Amato: ‘La mia nomina non dalla premier, lascio la commissione’

La Commissione algoritmi, presieduta da Giuliano Amato, “è una commissione della presidenza del Consiglio, e visto che la mia nomina non risulta essere un’iniziativa della presidente del Consiglio lascio senz’altro l’incarico”. Lo annuncia, in un colloquio con il Corriere della sera, l’ex premier, aggiungendo una battuta: “Peccato, ci perdono qualcosa… Ma a me semplificherà la vita”. “Io non ho assolutamente parlato dell’elezione dei giudici della Corte – aggiunge Amato, commentando le parole di Giorgia Meloni su di lui -. Ho evidenziato un altro problema, come sa chi ha letto davvero l’intervista. Ho parlato dell’accoglienza delle decisioni della Corte, chiunque l’abbia eletta, e ad oggi in Italia non è mai stata la presidente del Consiglio a porre questa questione. Hanno cominciato altri esponenti della sua maggioranza, ma non lei”.

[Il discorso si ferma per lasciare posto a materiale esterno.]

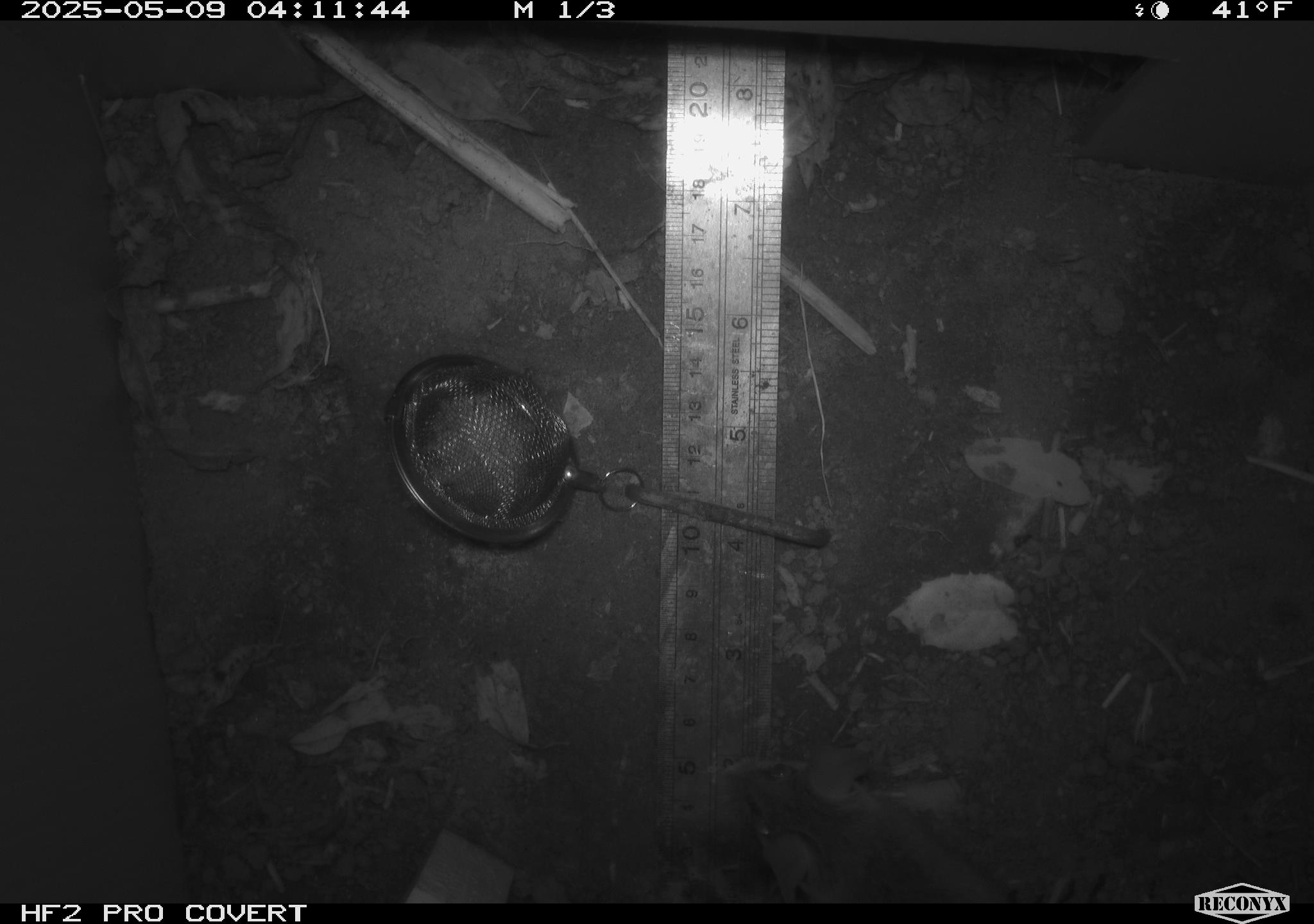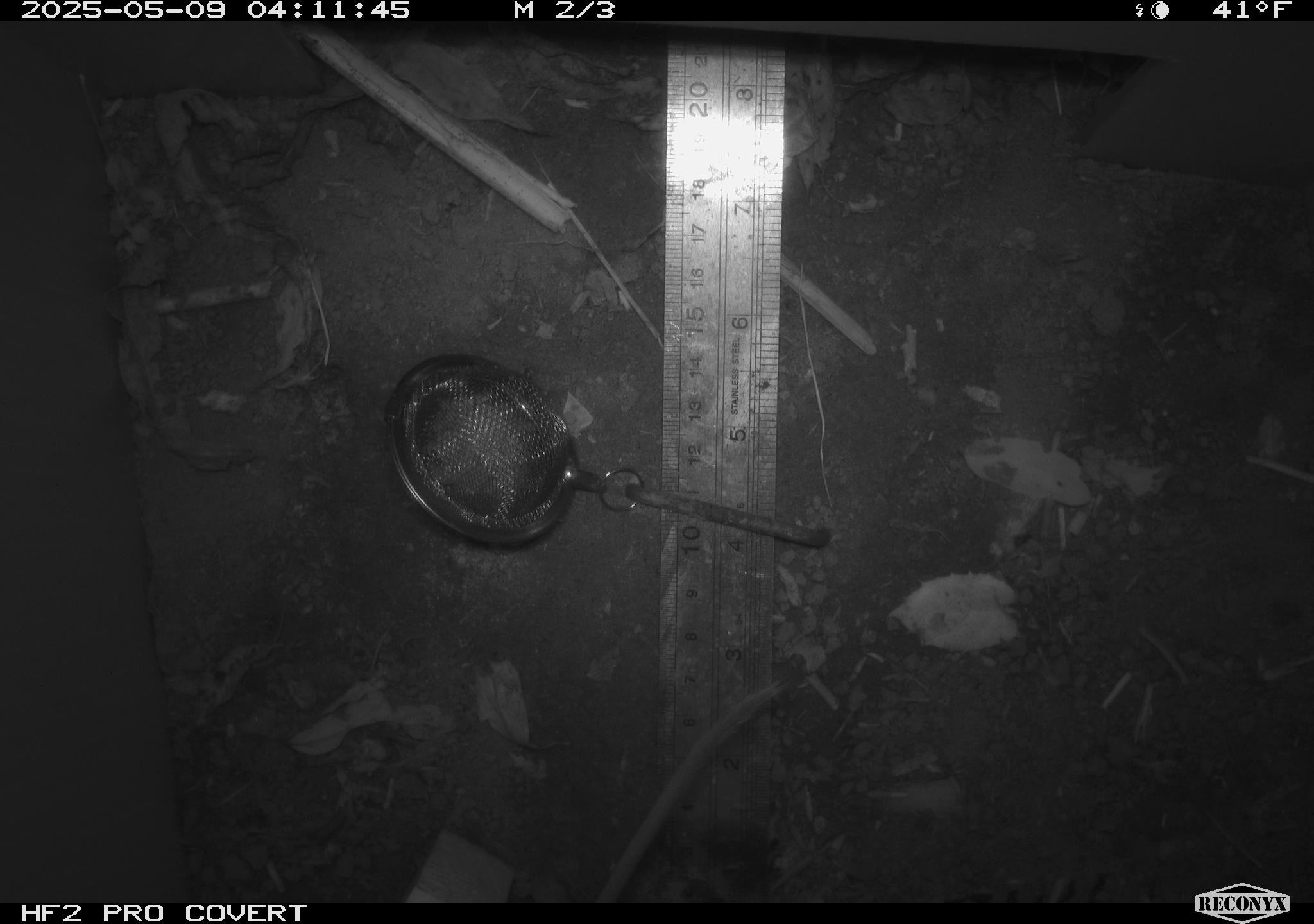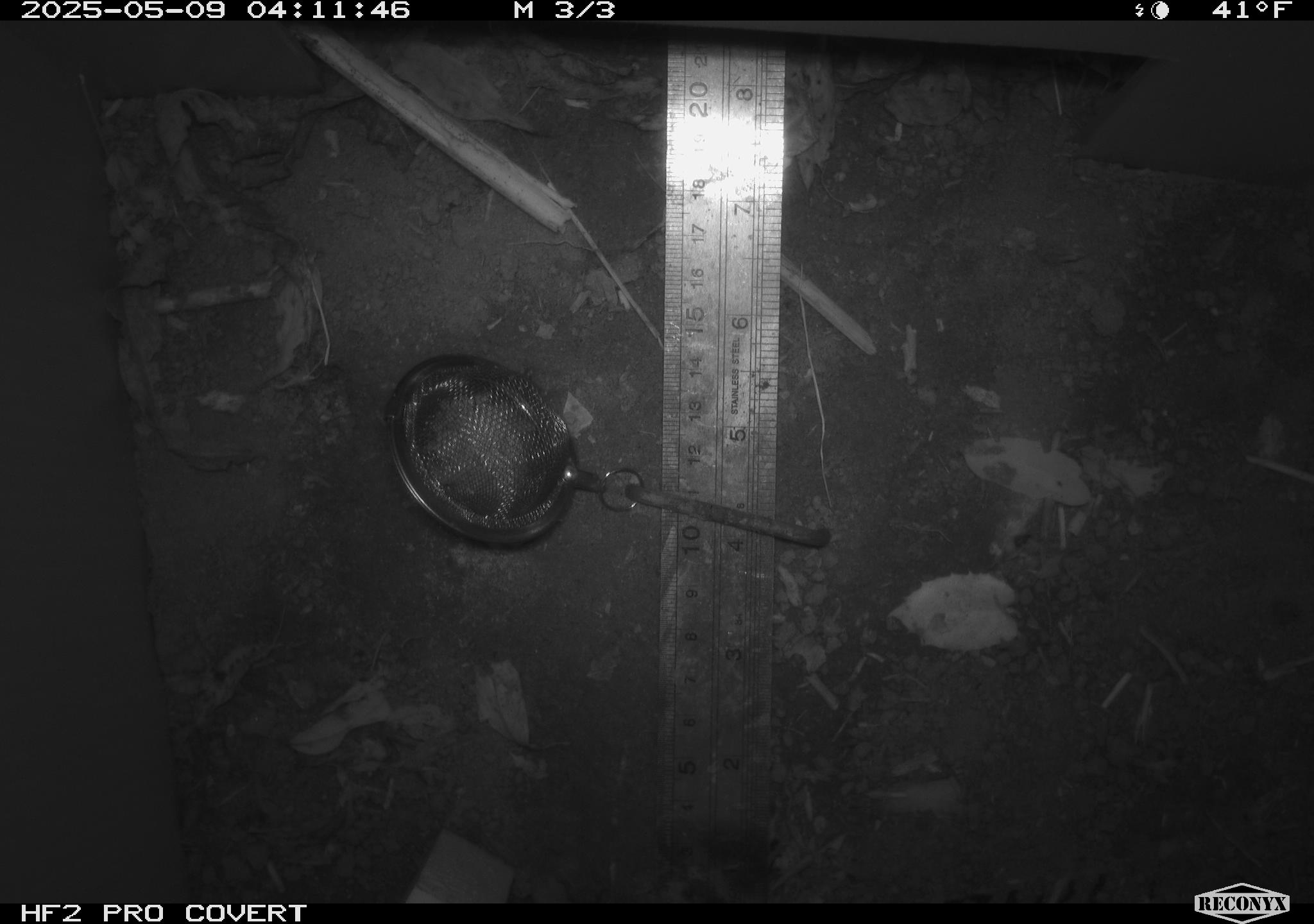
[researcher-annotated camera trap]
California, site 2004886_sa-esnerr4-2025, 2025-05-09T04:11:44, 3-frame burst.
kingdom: Animalia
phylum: Chordata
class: Mammalia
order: Rodentia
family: Cricetidae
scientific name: Arvicolinae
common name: voles, lemmings, and muskrats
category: arvicolinae subfamily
Arvicolinae subfamily (voles, lemmings, and muskrats) (Arvicolinae).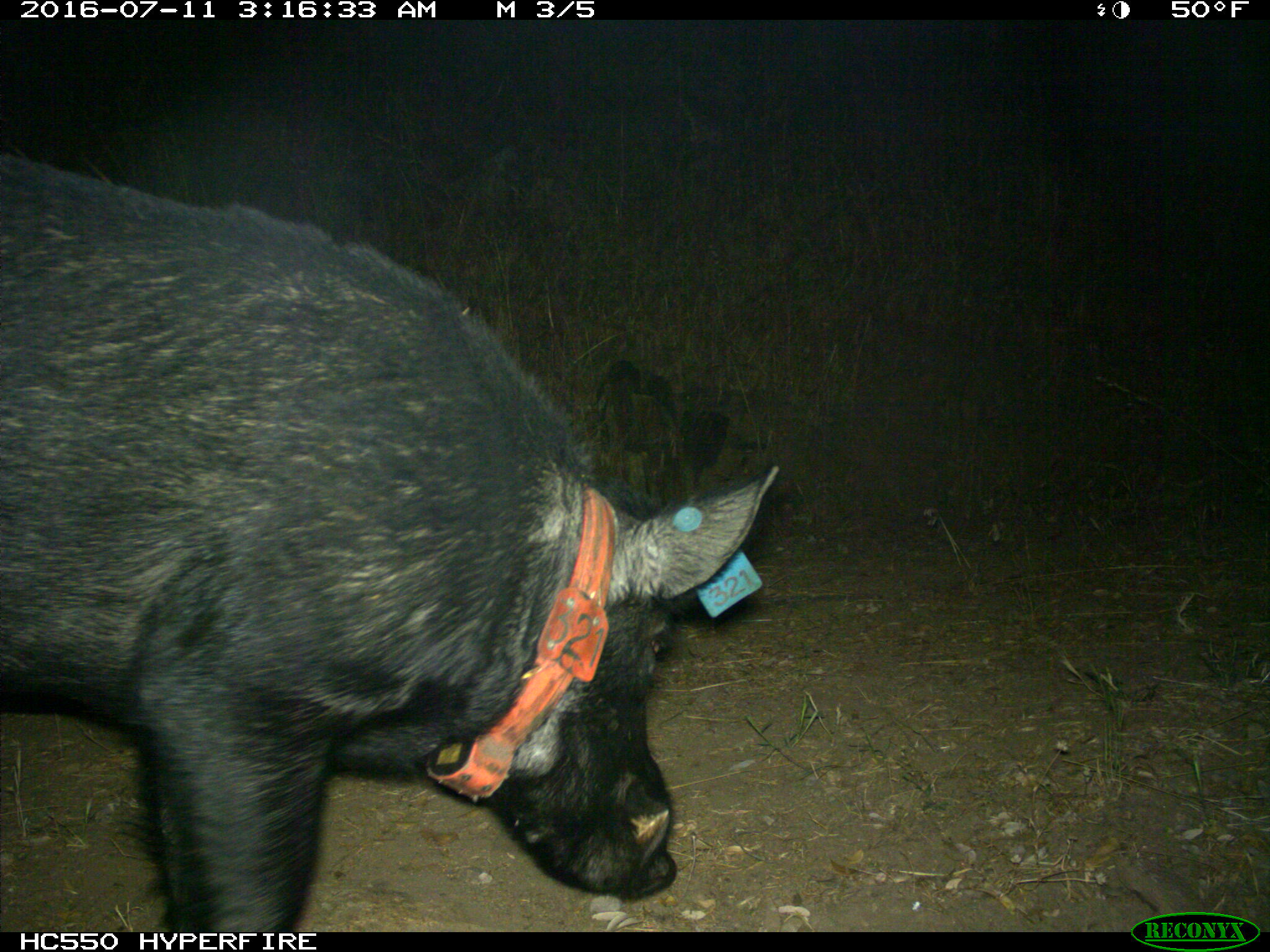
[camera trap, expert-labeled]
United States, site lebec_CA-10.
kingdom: Animalia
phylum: Chordata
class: Mammalia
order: Artiodactyla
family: Suidae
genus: Sus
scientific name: Sus scrofa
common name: wild boar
Sus scrofa (wild boar).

Amato nell’intervista commentata dalla premier aveva anche parlato del rischio che le Corti Costituzionali siano additate come nemiche della collettività, citando il caso della Polonia, e “ho pure detto che da noi quello che è accaduto lì ora è inconcepibile – sottolinea -. Certo potrebbe accadere perché non c’è nulla che lo impedisca, ma ora è ritenuto inconcepibile”.